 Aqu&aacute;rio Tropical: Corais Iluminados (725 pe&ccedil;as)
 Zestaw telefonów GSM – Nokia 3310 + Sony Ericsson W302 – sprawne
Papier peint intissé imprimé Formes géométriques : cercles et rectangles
-------------------------
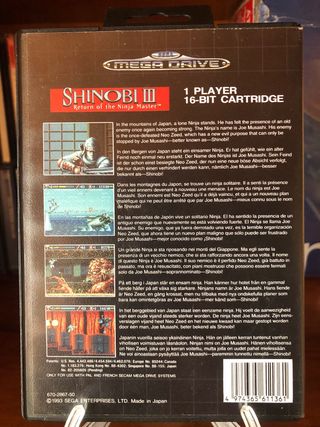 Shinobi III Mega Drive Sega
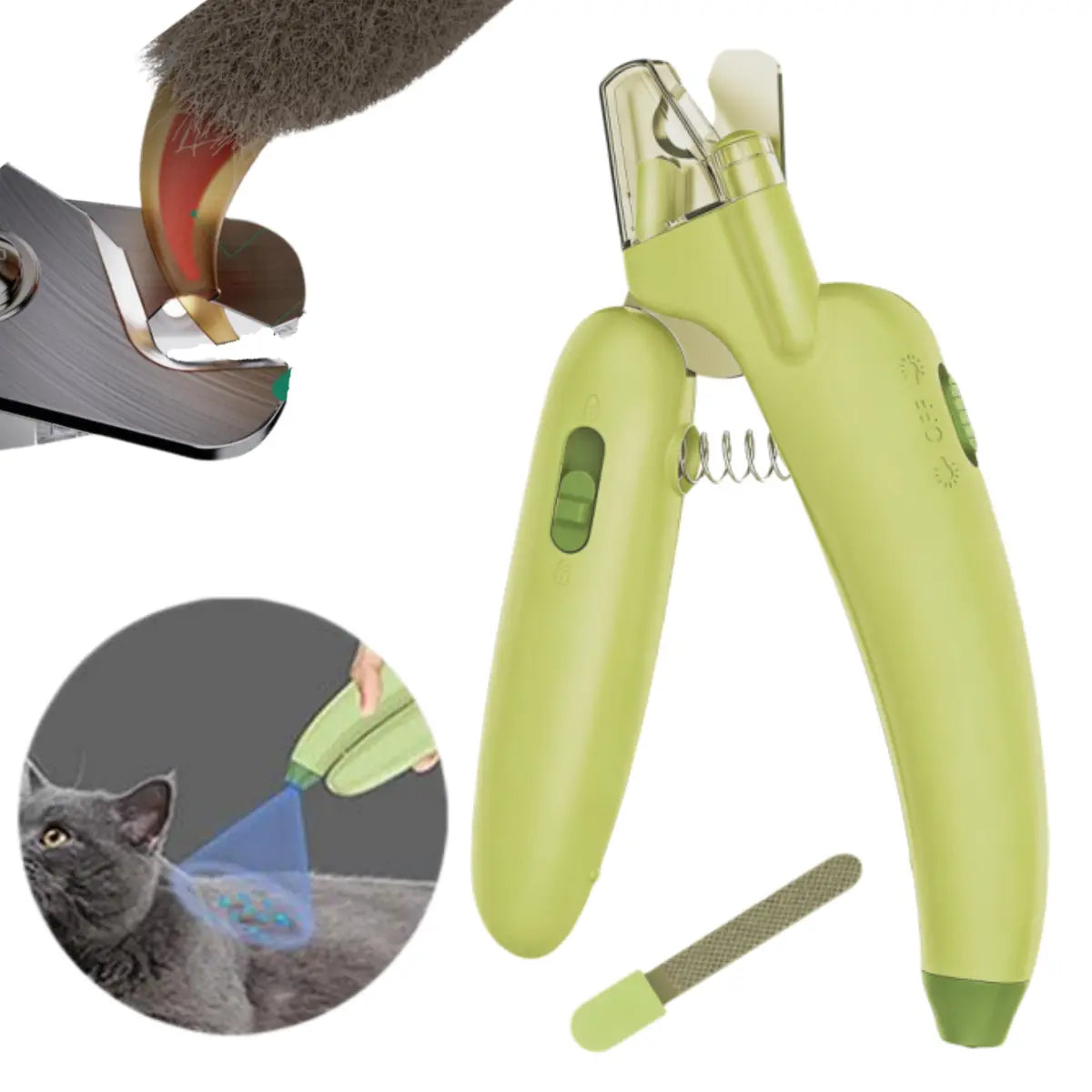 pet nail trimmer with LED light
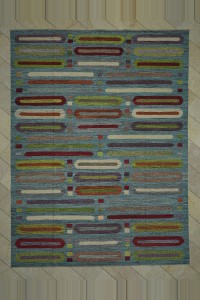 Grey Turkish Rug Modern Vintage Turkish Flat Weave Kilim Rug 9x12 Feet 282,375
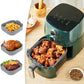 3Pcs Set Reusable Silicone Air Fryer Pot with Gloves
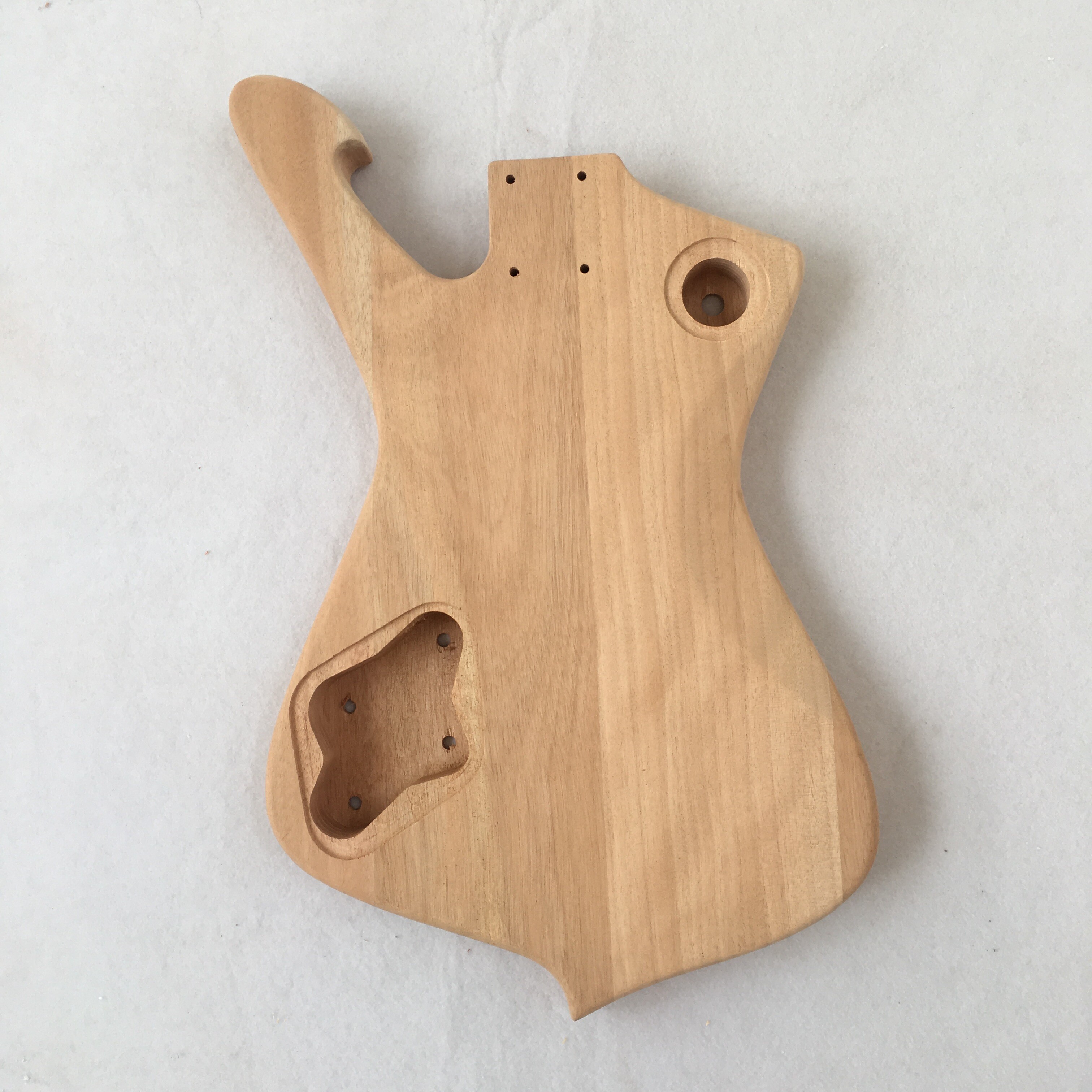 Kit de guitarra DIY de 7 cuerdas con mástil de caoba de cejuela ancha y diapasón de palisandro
-------------------------
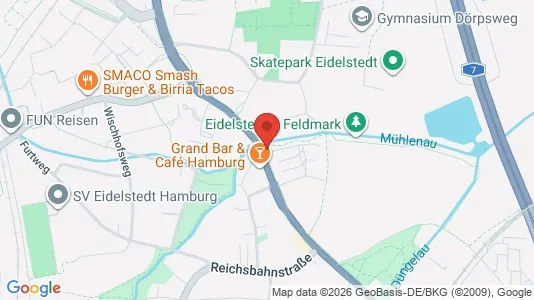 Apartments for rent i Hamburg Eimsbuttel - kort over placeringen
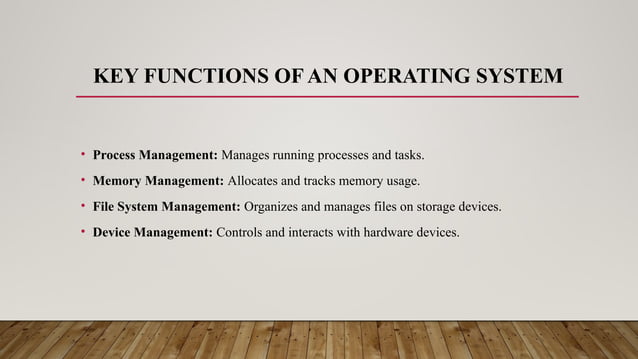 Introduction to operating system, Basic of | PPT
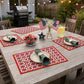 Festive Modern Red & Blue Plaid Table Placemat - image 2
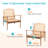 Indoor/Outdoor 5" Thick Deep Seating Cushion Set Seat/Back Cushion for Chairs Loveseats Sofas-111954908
-------------------------
◆ Work request ◆
Change "Cushion" to "Pillow" in the data starting at the line containing "Apartments for rent" and ending at the line containing "Chairs Loveseats Sofas-111954908", and give those lines again with everything else unchanged and the pictures left out.

◆ Exercise output ◆
 Apartments for rent i Hamburg Eimsbuttel - kort over placeringen
 Introduction to operating system, Basic of | PPT
 Festive Modern Red & Blue Plaid Table Placemat - image 2
 Indoor/Outdoor 5" Thick Deep Seating Pillow Set Seat/Back Pillow for Chairs Loveseats Sofas-111954908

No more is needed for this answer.